• [OBJECTIVE]: Copy every entry below word for word, with nothing changed.
---------- EXTRACTED DATA ----------
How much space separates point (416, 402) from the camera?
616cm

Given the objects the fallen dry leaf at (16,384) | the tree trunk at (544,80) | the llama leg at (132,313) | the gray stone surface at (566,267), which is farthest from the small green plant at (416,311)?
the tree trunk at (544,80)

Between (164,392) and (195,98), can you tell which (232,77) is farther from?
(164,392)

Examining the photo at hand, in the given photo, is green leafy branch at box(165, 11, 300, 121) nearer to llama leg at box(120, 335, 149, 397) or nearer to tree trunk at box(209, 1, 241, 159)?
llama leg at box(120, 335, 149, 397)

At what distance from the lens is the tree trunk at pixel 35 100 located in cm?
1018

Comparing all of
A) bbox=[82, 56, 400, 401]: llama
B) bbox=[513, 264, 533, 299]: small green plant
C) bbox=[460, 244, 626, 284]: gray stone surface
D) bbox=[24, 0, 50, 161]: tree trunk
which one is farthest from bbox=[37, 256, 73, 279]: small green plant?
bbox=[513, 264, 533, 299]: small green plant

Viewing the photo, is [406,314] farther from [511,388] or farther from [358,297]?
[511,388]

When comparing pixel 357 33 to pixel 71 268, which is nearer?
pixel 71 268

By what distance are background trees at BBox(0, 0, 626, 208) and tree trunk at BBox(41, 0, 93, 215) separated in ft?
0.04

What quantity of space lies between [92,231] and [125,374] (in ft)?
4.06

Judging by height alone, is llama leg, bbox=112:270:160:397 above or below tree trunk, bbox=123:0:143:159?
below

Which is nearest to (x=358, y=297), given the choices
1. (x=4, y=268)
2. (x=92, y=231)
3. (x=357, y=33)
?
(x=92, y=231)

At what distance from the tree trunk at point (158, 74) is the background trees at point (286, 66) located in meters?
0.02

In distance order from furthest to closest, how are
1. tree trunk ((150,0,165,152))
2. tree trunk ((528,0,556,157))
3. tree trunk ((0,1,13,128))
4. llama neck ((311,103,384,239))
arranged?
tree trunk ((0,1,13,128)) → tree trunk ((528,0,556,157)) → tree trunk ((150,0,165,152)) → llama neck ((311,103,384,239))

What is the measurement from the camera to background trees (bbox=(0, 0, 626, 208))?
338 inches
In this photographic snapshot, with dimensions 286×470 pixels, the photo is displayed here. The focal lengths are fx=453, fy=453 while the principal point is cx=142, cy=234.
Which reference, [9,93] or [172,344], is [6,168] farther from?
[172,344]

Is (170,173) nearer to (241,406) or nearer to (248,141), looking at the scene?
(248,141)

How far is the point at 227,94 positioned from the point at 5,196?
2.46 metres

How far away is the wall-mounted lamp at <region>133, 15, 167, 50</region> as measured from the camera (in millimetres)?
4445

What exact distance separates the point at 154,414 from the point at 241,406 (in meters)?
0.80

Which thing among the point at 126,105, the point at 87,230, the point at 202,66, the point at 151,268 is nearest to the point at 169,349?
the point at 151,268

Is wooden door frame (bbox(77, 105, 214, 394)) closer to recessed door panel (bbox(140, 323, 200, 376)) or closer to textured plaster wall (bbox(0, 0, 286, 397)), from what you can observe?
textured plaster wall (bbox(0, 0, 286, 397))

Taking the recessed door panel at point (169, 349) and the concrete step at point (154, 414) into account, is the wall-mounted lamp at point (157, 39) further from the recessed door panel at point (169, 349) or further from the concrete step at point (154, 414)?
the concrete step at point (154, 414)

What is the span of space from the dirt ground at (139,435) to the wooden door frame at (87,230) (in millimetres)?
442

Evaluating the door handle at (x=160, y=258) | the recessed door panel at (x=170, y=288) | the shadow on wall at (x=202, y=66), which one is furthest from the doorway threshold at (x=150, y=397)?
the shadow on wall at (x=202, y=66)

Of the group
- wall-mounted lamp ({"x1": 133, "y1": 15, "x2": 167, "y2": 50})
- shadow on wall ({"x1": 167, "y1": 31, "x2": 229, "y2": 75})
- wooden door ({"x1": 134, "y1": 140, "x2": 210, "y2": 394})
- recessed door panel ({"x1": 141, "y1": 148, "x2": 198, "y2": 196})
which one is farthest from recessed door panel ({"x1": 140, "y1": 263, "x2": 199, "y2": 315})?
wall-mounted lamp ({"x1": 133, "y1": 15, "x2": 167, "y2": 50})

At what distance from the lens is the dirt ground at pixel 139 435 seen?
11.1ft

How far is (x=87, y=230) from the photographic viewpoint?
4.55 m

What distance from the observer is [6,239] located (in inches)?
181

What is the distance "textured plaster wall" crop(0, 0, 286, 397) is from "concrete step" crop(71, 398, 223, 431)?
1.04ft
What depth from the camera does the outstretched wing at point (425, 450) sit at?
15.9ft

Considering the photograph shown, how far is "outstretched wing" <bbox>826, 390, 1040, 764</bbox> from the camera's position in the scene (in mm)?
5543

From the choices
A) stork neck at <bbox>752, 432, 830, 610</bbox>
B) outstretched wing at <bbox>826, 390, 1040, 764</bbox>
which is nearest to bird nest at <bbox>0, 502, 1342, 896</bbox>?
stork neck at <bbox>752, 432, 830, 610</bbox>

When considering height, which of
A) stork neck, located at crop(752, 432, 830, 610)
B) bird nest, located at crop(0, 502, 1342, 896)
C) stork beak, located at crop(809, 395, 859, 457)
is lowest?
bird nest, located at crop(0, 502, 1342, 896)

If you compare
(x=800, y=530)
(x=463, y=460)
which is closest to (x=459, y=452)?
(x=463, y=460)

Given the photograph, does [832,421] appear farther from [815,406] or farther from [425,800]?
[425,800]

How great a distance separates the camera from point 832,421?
----------
• [WRITTEN RESPONSE]:
How much space separates point (416, 402) from the camera?
616cm

Given the objects the fallen dry leaf at (16,384) | the tree trunk at (544,80) | the llama leg at (132,313) | the gray stone surface at (566,267), which is farthest from the small green plant at (416,311)?
the tree trunk at (544,80)

Between (164,392) and (195,98), can you tell which (232,77) is farther from?
(164,392)

Examining the photo at hand, in the given photo, is green leafy branch at box(165, 11, 300, 121) nearer to llama leg at box(120, 335, 149, 397) or nearer to tree trunk at box(209, 1, 241, 159)?
llama leg at box(120, 335, 149, 397)

At what distance from the lens is the tree trunk at pixel 35 100 located in cm?
1018

Comparing all of
A) bbox=[82, 56, 400, 401]: llama
B) bbox=[513, 264, 533, 299]: small green plant
C) bbox=[460, 244, 626, 284]: gray stone surface
D) bbox=[24, 0, 50, 161]: tree trunk
which one is farthest from bbox=[37, 256, 73, 279]: small green plant?
bbox=[513, 264, 533, 299]: small green plant

Viewing the photo, is [406,314] farther from [511,388] or farther from [358,297]?
[511,388]

When comparing pixel 357 33 to pixel 71 268, which is nearer?
pixel 71 268

By what distance are background trees at BBox(0, 0, 626, 208) and tree trunk at BBox(41, 0, 93, 215) separated in ft?
0.04

What quantity of space lies between [92,231] and [125,374] (in ft)?
4.06

Judging by height alone, is llama leg, bbox=112:270:160:397 above or below tree trunk, bbox=123:0:143:159?
below

Which is nearest to (x=358, y=297), given the choices
1. (x=4, y=268)
2. (x=92, y=231)
3. (x=357, y=33)
?
(x=92, y=231)

At what distance from the tree trunk at point (158, 74) is the background trees at point (286, 66) located in meters?
0.02

In distance order from furthest to closest, how are
1. tree trunk ((150,0,165,152))
2. tree trunk ((528,0,556,157))
3. tree trunk ((0,1,13,128))
4. llama neck ((311,103,384,239))
arranged?
tree trunk ((0,1,13,128)) → tree trunk ((528,0,556,157)) → tree trunk ((150,0,165,152)) → llama neck ((311,103,384,239))

What is the measurement from the camera to background trees (bbox=(0, 0, 626, 208))?
338 inches
In this photographic snapshot, with dimensions 286×470 pixels, the photo is displayed here. The focal lengths are fx=453, fy=453 while the principal point is cx=142, cy=234.
Which reference, [9,93] or [172,344], is [6,168] farther from?
[172,344]

Is (170,173) nearer to (241,406) or nearer to (248,141), looking at the scene?
(248,141)

How far is the point at 227,94 positioned from the point at 5,196?
2.46 metres

How far away is the wall-mounted lamp at <region>133, 15, 167, 50</region> as measured from the camera (in millimetres)?
4445

What exact distance separates the point at 154,414 from the point at 241,406 (in meters)?
0.80

Which thing among the point at 126,105, the point at 87,230, the point at 202,66, the point at 151,268 is nearest to the point at 169,349?
the point at 151,268

Is wooden door frame (bbox(77, 105, 214, 394)) closer to recessed door panel (bbox(140, 323, 200, 376)) or closer to textured plaster wall (bbox(0, 0, 286, 397)), from what you can observe?
textured plaster wall (bbox(0, 0, 286, 397))

Taking the recessed door panel at point (169, 349) and the concrete step at point (154, 414) into account, is the wall-mounted lamp at point (157, 39) further from the recessed door panel at point (169, 349) or further from the concrete step at point (154, 414)?
the concrete step at point (154, 414)

What is the span of space from the dirt ground at (139,435) to the wooden door frame at (87,230) (in millimetres)?
442

Evaluating the door handle at (x=160, y=258) | the recessed door panel at (x=170, y=288) | the shadow on wall at (x=202, y=66), which one is furthest from the doorway threshold at (x=150, y=397)?
the shadow on wall at (x=202, y=66)

Of the group
- wall-mounted lamp ({"x1": 133, "y1": 15, "x2": 167, "y2": 50})
- shadow on wall ({"x1": 167, "y1": 31, "x2": 229, "y2": 75})
- wooden door ({"x1": 134, "y1": 140, "x2": 210, "y2": 394})
- recessed door panel ({"x1": 141, "y1": 148, "x2": 198, "y2": 196})
which one is farthest from recessed door panel ({"x1": 140, "y1": 263, "x2": 199, "y2": 315})?
wall-mounted lamp ({"x1": 133, "y1": 15, "x2": 167, "y2": 50})

At what distance from the lens is the dirt ground at pixel 139 435 seen?
11.1ft

How far is (x=87, y=230) from the photographic viewpoint?
4.55 m

What distance from the observer is [6,239] located (in inches)?
181

What is the distance "textured plaster wall" crop(0, 0, 286, 397) is from "concrete step" crop(71, 398, 223, 431)?
1.04ft
What depth from the camera does the outstretched wing at point (425, 450) sit at?
15.9ft

Considering the photograph shown, how far is "outstretched wing" <bbox>826, 390, 1040, 764</bbox> from the camera's position in the scene (in mm)?
5543

From the choices
A) stork neck at <bbox>752, 432, 830, 610</bbox>
B) outstretched wing at <bbox>826, 390, 1040, 764</bbox>
which is nearest to bird nest at <bbox>0, 502, 1342, 896</bbox>?
stork neck at <bbox>752, 432, 830, 610</bbox>

When considering height, which of
A) stork neck, located at crop(752, 432, 830, 610)
B) bird nest, located at crop(0, 502, 1342, 896)
C) stork beak, located at crop(809, 395, 859, 457)
is lowest?
bird nest, located at crop(0, 502, 1342, 896)

If you compare
(x=800, y=530)
(x=463, y=460)
which is closest to (x=459, y=452)?
(x=463, y=460)

Given the photograph, does [832,421] appear farther from [815,406] or farther from [425,800]?
[425,800]

How great a distance separates the camera from point 832,421?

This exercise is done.